Once the pictures have been excluded, set down each remaining entry word for word.
(EXERCISE MATERIALS)
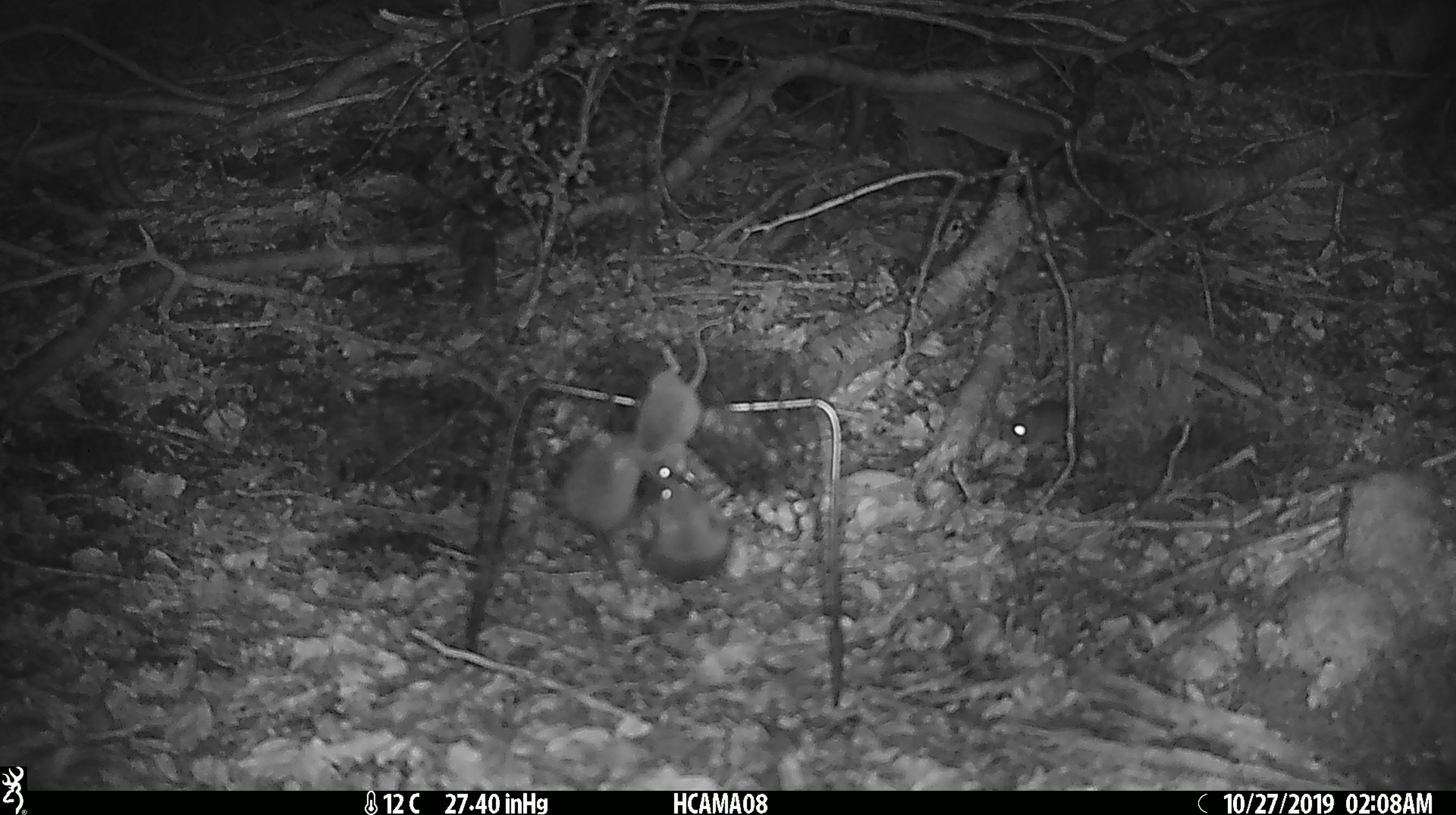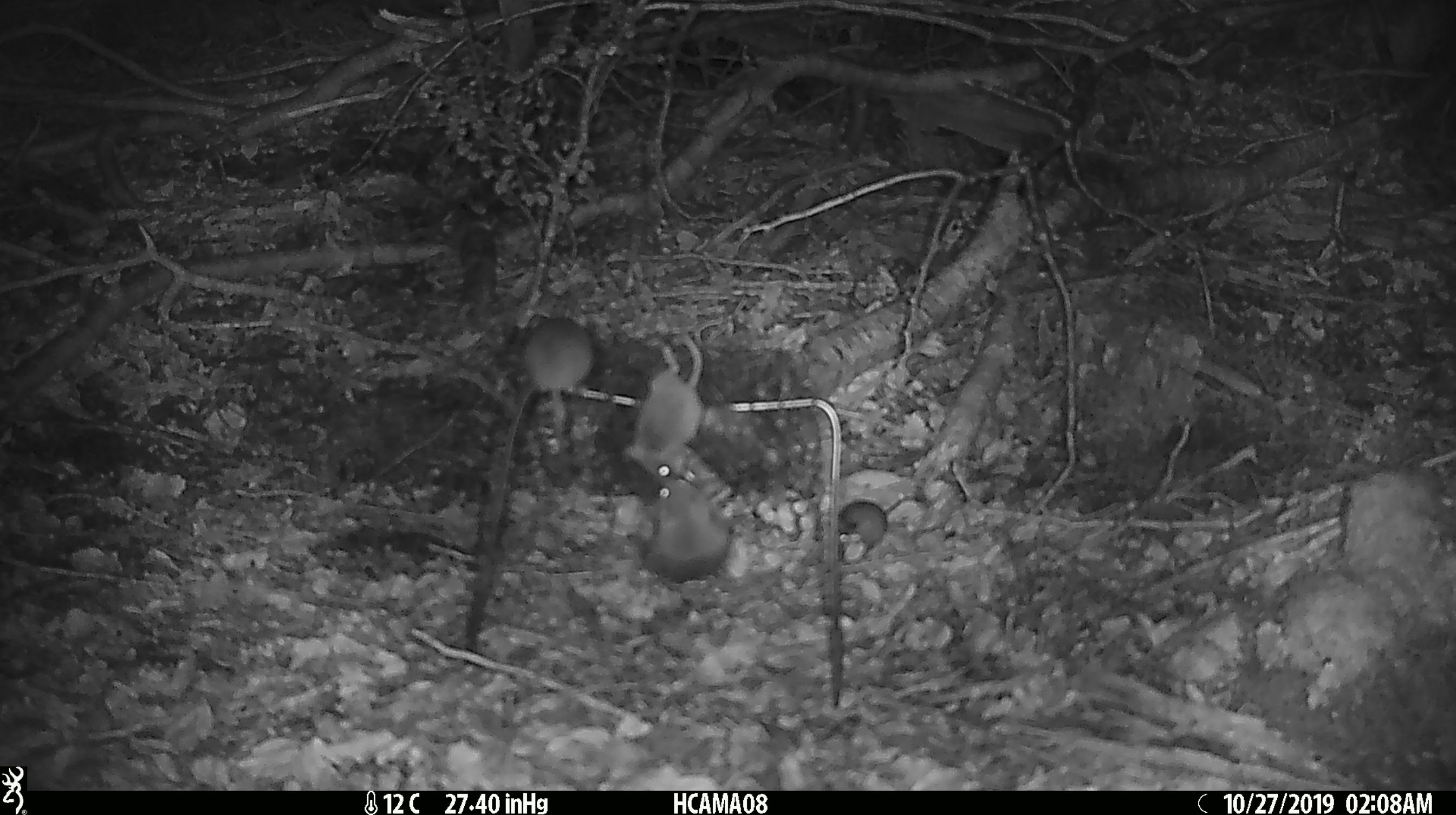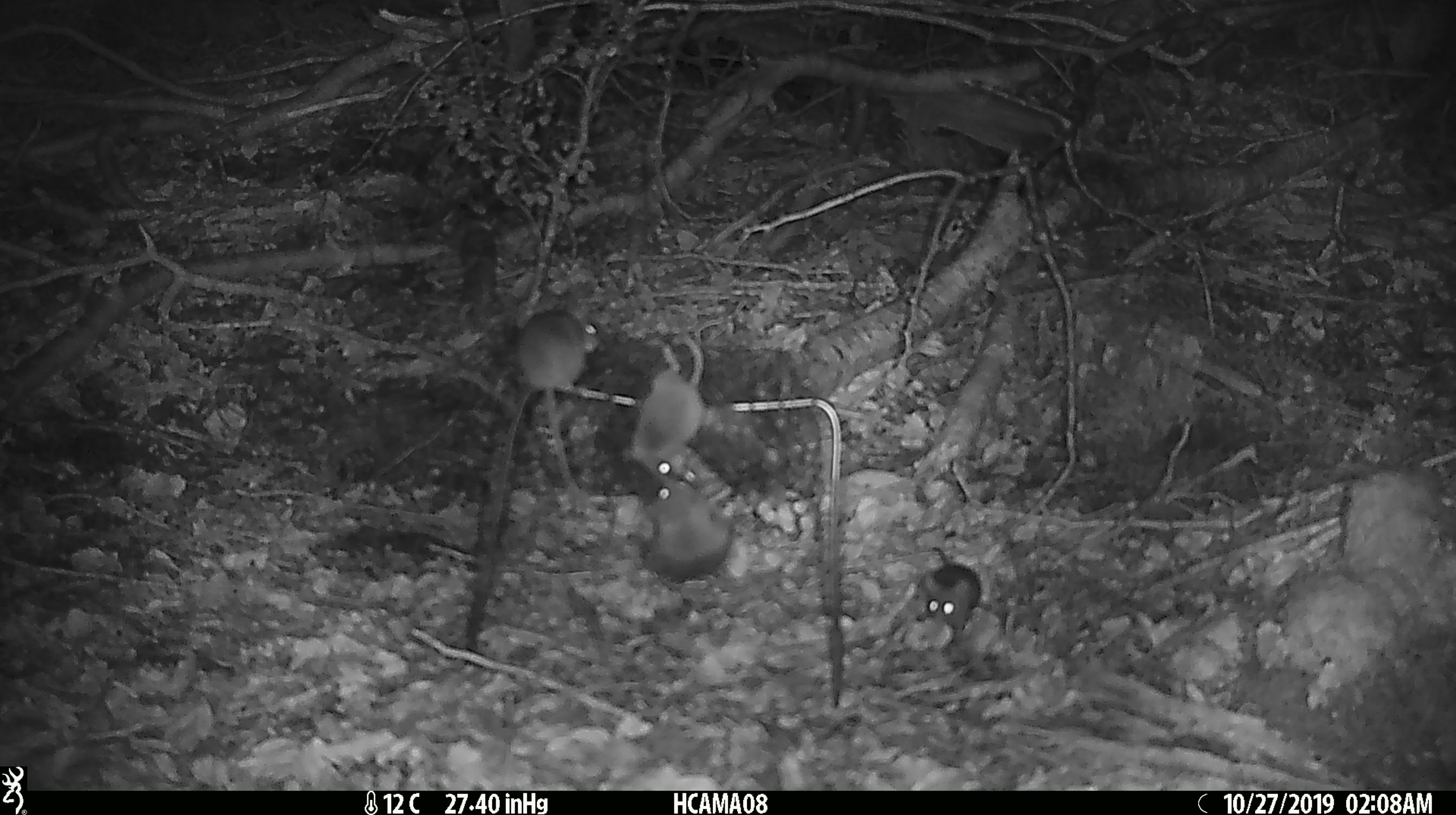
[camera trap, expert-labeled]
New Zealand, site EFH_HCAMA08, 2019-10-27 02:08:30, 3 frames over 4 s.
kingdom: Animalia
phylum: Chordata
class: Mammalia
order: Rodentia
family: Muridae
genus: Mus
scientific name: Mus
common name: mouse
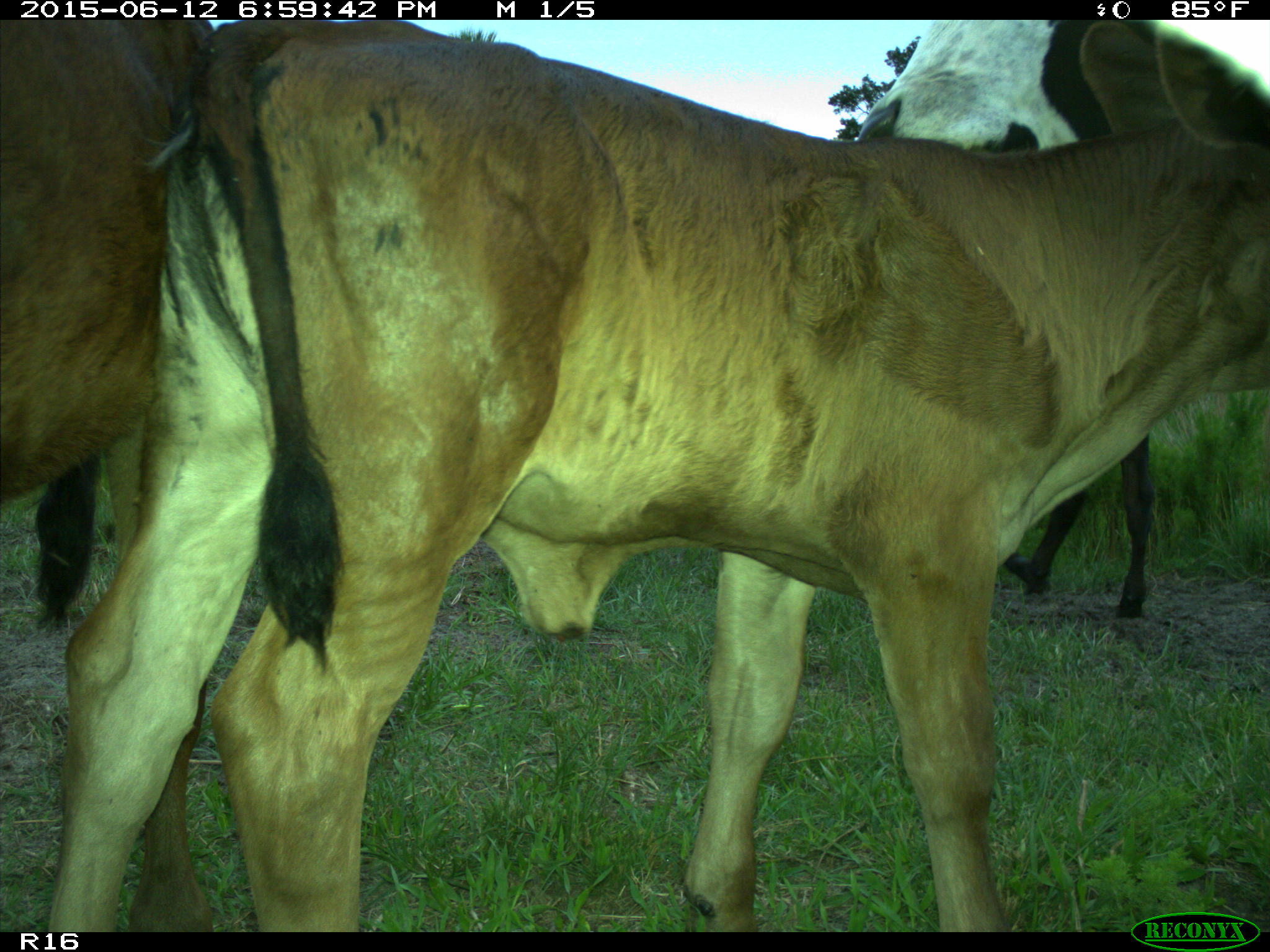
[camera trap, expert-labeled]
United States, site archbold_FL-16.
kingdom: Animalia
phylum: Chordata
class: Mammalia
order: Artiodactyla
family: Bovidae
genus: Bos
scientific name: Bos taurus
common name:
(End EXERCISE MATERIALS)
#### [ANSWER TO THE PROBLEM]
[camera trap, expert-labeled]
New Zealand, site EFH_HCAMA08, 2019-10-27 02:08:30, 3 frames over 4 s.
kingdom: Animalia
phylum: Chordata
class: Mammalia
order: Rodentia
family: Muridae
genus: Mus
scientific name: Mus
common name: mouse
[camera trap, expert-labeled]
United States, site archbold_FL-16.
kingdom: Animalia
phylum: Chordata
class: Mammalia
order: Artiodactyla
family: Bovidae
genus: Bos
scientific name: Bos taurus
common name:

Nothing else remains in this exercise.